Et André rédigea la circulaire suivante:

«Les chefs de la maison Simon et André Backer, de Naples, ont l'honneur de prévenir les personnes avec lesquelles ils sont en relations d'affaires, et particulièrement celles qui pourraient avoir quelque créance sur eux, que, par suite de la condamnation à mort des chefs de la maison, la susdite maison commencera sa liquidation à partir de demain 13 mai, jour de leur exécution.

»Le terme de la liquidation est fixé à un mois.

»On payera à bureau ouvert.»

Cette circulaire terminée. André Backer la lut à son père en lui demandant s'il ne voyait rien à y retrancher ou à y ajouter.

--Il y a à y ajouter la signature, répondit froidement le père.

Et, comme, ainsi que nous l'avons dit, André Backer avait la signature, il signa.

Simon Backer sonna: un garçon de bureau ouvrit la porte de son cabinet.

--Passez chez mon fils, dit-il, prenez-y et portez à l'imprimerie une circulaire qu'il faut composer le plus tôt possible.

Les deux condamnés restèrent de nouveau seuls.

--Mon père, dit André, nous avons à notre actif 1,259,475 ducats. Que comptez vous en faire? Ayez la bonté de me donner vos ordres et je les exécuterai.

--Mon ami, dit le père, il me semble que nous devons, avant tout, penser à ceux qui nous ont bien servis pendant la prospérité et qui nous sont restés fidèles pendant le malheur. Tu as dit que nous étions assez riches pour ne pas faire d'économies sur notre reconnaissance: comment la leur prouverais-tu?

--Mais, mon père, en leur continuant leurs appointements leur vie durant.

--Je voudrais faire mieux que cela, André. Nous avons ici dix-huit personnes attachées à notre service, tant employés que serviteurs; le total des gages et appointements, depuis les plus forts jusqu'aux plus faibles, monte à dix mille ducats. Dix mille ducats représentent un capital de deux cent mille ducats; en prélevant 200,000 ducats, il nous reste une somme de 1,059,475 ducats, somme encore considérable. Mon avis est donc, qu'au bout de notre liquidation, qui peut durer un mois, chacun de nos employés ou de nos serviteurs touche, non pas la rente, mais le capital de ses gages et de ses appointements; est-ce aussi ton avis?

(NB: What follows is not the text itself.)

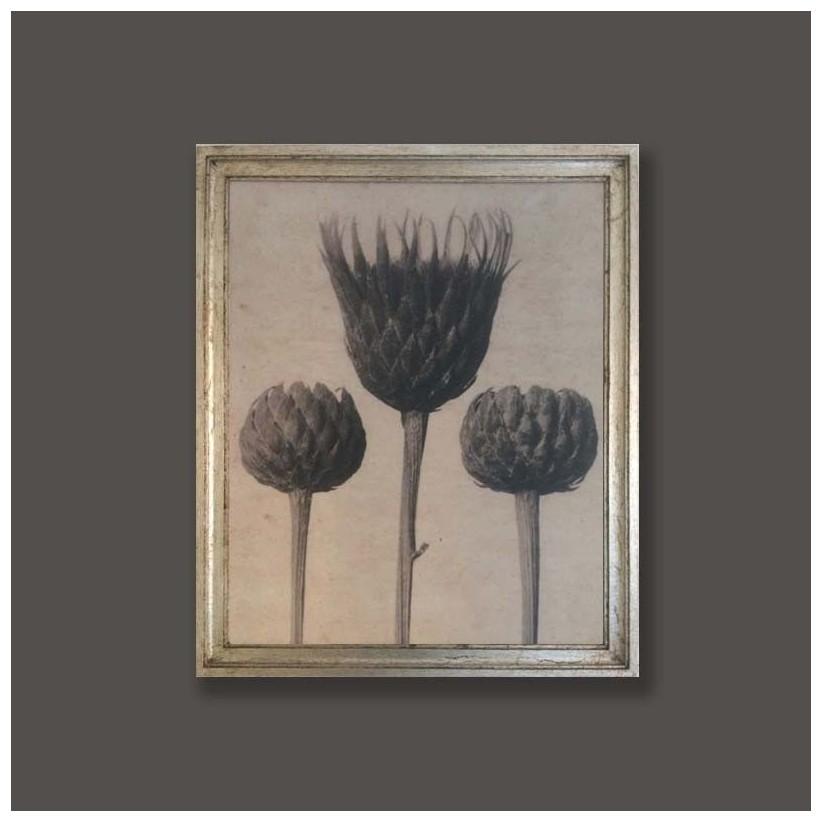 Cuadro plata motivo vegetal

--Mon père, vous êtes la véritable charité, je ne suis, moi, que son ombre; seulement, j'ajouterai ceci: en temps de révolution comme celui où nous vivons, nul ne peut répondre du lendemain. Au milieu d'une émeute, notre maison peut-être pillée, incendiée, que sais-je? Nous avons un encaisse de 400,000 ducats: payons aujourd'hui même à ceux que nous laissons derrière nous le legs qu'ils ne devaient toucher qu'après notre mort. Ce sont des voix qui nous béniront et qui prieront pour nous; et, au point où nous en sommes, ces voix-là sont le meilleur appui que nous puissions imaginer pour nous devant le Seigneur.

--Qu'il soit fait ainsi. Prépare pour Klagmann un ordre de payer aujourd'hui même les 200,000 ducats à qui de droit et le mois qu'ils ont encore à travailler pour nous à appointements doubles.

--L'ordre est signé, mon père.

--Maintenant, mon ami, chacun de nous a dans son coeur certains souvenirs qui, pour être secrets, n'en sont pas moins religieux. Ces souvenirs imposent des obligations. Plus jeune que moi, tu dois en avoir plus que moi, qui ai déjà vu s'éteindre une partie de ces souvenirs. Sur le million cinquante-neuf mille quatre cent soixante-quinze ducats qui nous restent, je prends cent mille ducats et t'en laisse deux cent mille: chacun de nous, sans en rendre compte, fera de cette somme ce que bon lui semblera.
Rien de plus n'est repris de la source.